The five ‘key’ measurables marketers need to ignore
Marketers, as we all know – even if you don’t really like to admit it – love to get their proverbial tape measure out.
If it moves, a marketer will measure it.
But, in a world full of things you could measure, are you really spending your time measuring the things you should?
There are some things in life we should measure.
When you’re getting a new TV set to fix to the wall of your home, you need to know it’s going to fit where you want it to, and not look stupidly big – or painfully small.
There are other things in life – many, many other things in fact – that we could measure. But probably shouldn’t, without good reason. Stop sniggering at the back. And the same applies in marketing.
So, here are five things you’re probably measuring now that you either need to stop altogether – or lace with a significant amount of context before you do anything with them …
Open and click through rates
Everyone loves a good open rate and click-through rate. Or click through open rate. And with good reason. They’re easy to get, easy to track, and – relatively – easy to impact positively.
But what do they really tell us? Our subject line worked. One of the headlines on one of our pieces of content worked. High five.
Now, if you’re a publisher selling ad spots based on traffic, great – these are the metrics for you.
If you’re a marketer, they’re not.
So, if you’re measuring opens and clicks, ask yourself the killer question. So what?
You might have built up a very engaged audience. Great. How many of them have inquired about a product? Or made a purchase? Or have advocated for you socially?
How do you know that the 25 per cent of people on your database who opened your EDM are the right customers? What is their spending power? Purchasing history? What did they go on to do with your brand?
A luxury car showroom could attract 100 fresh-out-of-college graduates to look at their six-figure cars, but would likely be better off welcoming in three multi-millionaires.
The same principle applies here.
Unless you know who clicked – and why, and what they subsequently did – open rates and click-throughs sound nice, but mean nothing.
Listen, social’s great. We get it. However, a lot of it is just not worth measuring. Your following for example … If you’re measuring or reporting your following in isolation, then please stop. Please. It’s meaningless. Instead, you need to apply some logic.
Measure the number of followers you have who are customers. The number who aren’t customers but fall into your ideal target demographic. The number of followers you’ve converted to customers. The number of people who live in a country or region that you realistically service.

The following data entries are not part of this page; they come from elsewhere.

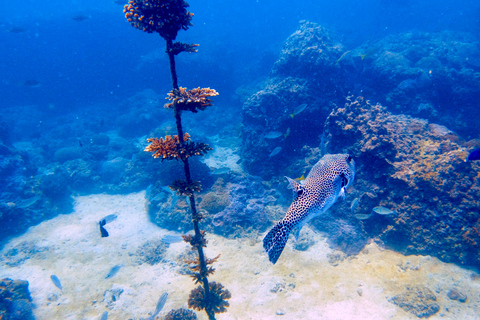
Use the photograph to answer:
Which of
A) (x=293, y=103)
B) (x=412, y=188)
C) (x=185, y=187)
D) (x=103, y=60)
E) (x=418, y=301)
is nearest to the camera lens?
(x=185, y=187)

So, if you’re measuring total followers as an end metric, starting looking deeper. Search through Google Analytics to discover whether your social media marketing or engagement has resulted in a sale or similar conversion to an end goal, and give that conversion a value.

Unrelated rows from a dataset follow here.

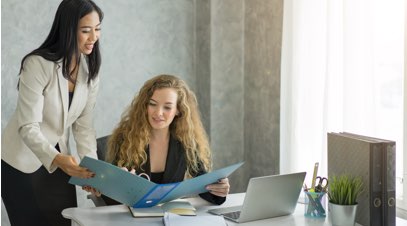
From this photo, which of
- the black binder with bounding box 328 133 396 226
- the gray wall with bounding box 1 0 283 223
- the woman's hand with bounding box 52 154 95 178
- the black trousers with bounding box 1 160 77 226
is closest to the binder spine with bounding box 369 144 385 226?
the black binder with bounding box 328 133 396 226

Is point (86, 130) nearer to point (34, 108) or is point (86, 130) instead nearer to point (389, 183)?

Likewise, social interactions as a measurement (often plucked straight from an insights dashboard designed to show you just how valuable that platform is for you…) is hugely problematic.

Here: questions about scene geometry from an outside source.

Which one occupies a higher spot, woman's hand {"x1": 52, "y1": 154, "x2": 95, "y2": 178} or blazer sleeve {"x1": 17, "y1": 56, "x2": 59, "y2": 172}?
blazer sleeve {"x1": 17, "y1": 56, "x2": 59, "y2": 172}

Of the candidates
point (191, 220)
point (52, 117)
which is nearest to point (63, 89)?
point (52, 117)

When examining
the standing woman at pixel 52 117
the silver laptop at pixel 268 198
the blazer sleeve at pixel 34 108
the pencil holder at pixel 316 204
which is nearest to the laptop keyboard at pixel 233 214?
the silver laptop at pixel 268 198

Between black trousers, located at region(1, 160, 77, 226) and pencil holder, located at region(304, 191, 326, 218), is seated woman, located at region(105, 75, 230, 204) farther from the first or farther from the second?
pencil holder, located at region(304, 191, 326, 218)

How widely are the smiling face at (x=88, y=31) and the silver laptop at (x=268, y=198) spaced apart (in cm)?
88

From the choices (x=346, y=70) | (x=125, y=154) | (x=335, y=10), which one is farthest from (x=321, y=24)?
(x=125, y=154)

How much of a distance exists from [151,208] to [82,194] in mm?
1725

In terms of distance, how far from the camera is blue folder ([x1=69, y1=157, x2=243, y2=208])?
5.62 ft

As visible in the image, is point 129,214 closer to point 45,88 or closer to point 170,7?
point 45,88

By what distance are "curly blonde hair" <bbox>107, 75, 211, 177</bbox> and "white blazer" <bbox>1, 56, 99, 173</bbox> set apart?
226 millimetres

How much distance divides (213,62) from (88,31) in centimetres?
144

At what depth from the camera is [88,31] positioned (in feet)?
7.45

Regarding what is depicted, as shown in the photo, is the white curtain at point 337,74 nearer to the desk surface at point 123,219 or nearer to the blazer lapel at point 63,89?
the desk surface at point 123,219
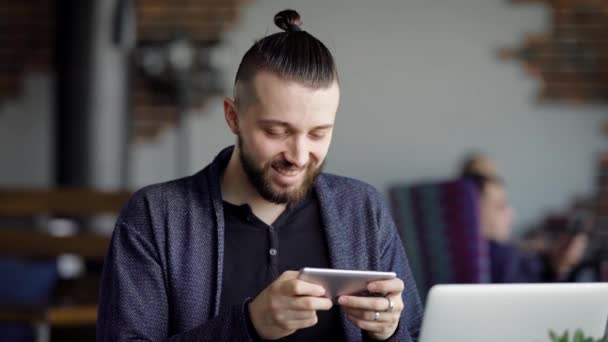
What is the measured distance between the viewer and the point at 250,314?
1724mm

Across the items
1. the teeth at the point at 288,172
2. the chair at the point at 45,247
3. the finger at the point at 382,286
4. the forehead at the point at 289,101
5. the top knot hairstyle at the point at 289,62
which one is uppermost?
the top knot hairstyle at the point at 289,62

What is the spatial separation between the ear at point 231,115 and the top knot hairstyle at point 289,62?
0.02m

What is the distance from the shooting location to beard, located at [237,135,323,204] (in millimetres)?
1827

Facebook’s Cambridge Analytica scandal underlined just how flawed and fraught social media is. And the number of dynamics at play – from lonely trolls after a bit of entertainment (DON’T FEED) to Russian students via a whole host of other variables, make it a pretty unreliable place.
Of course, context is everything. Recording the number of social conversations with customers that would otherwise have placed calls to a call center, for example, demonstrates value for the business. A social conversation with a potential customer that ended in a high-ticket sale, again - good.
A long conversation with a wind-up merchant – not so good.
However, depending on where the customer sits in the marketing funnel and what they know about your brand they won’t necessarily be in a position to be converted straight away. They will need nurturing on a range of channels. Engagement is a necessary metric here.
Growing a database is a relatively easy thing to do. A spot of paid social here, some Google ads there and all of a sudden you’ve increased your database by 25 per cent. Well. Done. You.
No, that’s only the start, and not something you should be paying particular attention to right now.
Instead, you need to move them into a mechanism of assessment – are they realistic short-medium term customers? Do they match an existing customer profile? Because that’s who you want, and that’s what you need to be measuring.
So instead of database growth, focus on measuring – and reporting – high quality leads instead. And use the profile information of that bunch to refine your social and Google campaigns.
Net Promoter Score
Let’s be clear, Net Promoter Score has a place – but only if that place is living on the Island of Context. Because, as we’ve explored previously NPS without context is pretty meaningless.
If you’re just measuring NPS then you’ve only taken one step on a pretty big old journey – you need to understand the what and the why. Then it becomes meaningful.
The prestigious London School Of Economics has linked an increase in NPS to growth in revenue. However, to make the good great, and turn the bad around, you need to know why customers or potential customers are giving you that score and change your business strategy accordingly.
So keep measuring away, but do so with context – only then will you get the insights you need to truly create change.